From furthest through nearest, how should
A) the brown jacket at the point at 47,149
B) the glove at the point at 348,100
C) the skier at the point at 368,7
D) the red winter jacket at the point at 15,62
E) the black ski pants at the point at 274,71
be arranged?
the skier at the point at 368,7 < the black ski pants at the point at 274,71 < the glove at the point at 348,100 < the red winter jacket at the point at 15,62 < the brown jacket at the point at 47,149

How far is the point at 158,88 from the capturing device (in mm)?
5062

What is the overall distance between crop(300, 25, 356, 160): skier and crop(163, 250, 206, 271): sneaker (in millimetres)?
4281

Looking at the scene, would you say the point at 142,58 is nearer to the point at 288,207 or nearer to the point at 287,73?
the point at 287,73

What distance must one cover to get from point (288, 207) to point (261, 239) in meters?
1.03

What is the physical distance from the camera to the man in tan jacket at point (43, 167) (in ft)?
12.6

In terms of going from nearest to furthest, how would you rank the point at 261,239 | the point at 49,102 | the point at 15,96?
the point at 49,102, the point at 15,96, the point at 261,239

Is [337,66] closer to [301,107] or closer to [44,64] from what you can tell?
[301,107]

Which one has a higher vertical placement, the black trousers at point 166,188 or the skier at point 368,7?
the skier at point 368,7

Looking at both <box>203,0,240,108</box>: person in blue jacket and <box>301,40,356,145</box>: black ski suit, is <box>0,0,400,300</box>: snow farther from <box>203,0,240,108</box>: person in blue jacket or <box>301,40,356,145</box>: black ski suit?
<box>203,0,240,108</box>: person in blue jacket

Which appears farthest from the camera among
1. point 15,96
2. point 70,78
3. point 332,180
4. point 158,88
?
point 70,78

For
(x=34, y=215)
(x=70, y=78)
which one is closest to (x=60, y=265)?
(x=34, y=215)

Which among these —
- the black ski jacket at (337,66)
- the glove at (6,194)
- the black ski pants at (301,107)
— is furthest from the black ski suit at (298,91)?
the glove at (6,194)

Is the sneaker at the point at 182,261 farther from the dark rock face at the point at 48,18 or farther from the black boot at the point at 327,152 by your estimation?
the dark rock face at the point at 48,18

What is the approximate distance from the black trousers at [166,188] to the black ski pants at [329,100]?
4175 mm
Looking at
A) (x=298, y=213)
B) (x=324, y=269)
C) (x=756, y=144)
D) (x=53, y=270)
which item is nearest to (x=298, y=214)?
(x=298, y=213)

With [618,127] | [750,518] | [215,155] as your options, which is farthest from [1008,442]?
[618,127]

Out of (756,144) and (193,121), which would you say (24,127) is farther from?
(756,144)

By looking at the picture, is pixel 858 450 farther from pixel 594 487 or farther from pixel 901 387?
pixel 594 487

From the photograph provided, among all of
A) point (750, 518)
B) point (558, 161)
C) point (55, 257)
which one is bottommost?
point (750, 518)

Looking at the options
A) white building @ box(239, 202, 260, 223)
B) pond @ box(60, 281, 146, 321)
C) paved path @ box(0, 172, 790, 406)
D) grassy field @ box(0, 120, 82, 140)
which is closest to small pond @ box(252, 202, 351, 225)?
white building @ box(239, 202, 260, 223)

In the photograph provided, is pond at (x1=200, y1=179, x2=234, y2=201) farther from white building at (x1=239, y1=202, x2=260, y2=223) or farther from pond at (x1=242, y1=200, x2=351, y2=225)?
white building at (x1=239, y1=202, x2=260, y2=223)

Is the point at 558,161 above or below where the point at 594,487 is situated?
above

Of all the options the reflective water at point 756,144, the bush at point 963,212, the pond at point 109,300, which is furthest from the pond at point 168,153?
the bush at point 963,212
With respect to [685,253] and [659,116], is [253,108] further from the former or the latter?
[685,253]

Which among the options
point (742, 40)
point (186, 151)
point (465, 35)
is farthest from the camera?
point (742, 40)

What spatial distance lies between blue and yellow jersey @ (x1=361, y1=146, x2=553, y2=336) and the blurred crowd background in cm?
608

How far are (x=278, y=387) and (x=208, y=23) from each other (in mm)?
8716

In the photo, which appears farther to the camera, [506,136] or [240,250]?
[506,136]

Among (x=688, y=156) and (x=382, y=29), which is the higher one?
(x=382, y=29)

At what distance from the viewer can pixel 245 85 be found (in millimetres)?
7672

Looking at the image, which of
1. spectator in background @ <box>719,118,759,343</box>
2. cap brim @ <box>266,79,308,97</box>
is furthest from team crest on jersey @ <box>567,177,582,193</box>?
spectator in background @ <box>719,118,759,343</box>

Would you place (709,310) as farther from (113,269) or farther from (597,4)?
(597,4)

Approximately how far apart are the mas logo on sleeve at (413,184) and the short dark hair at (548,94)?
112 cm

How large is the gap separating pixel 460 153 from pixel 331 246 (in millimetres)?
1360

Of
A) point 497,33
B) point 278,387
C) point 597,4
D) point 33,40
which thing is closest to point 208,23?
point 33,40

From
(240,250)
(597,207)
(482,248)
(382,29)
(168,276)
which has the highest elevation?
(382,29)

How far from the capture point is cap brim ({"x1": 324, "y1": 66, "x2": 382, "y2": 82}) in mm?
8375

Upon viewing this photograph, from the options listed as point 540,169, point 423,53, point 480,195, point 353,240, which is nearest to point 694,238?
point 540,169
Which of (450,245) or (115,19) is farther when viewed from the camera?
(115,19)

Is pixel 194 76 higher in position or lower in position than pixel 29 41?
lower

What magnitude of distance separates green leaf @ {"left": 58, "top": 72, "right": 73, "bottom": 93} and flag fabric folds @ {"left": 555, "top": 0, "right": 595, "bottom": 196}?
──────────
» **Brief**:
Rewrite the rows from the beginning of the rows through the line containing "be arranged?", inclusive, replacing "glove" with "mitten" and leaving everything else as it is.

» **Response**:
From furthest through nearest, how should
A) the brown jacket at the point at 47,149
B) the mitten at the point at 348,100
C) the skier at the point at 368,7
D) the red winter jacket at the point at 15,62
E) the black ski pants at the point at 274,71
be arranged?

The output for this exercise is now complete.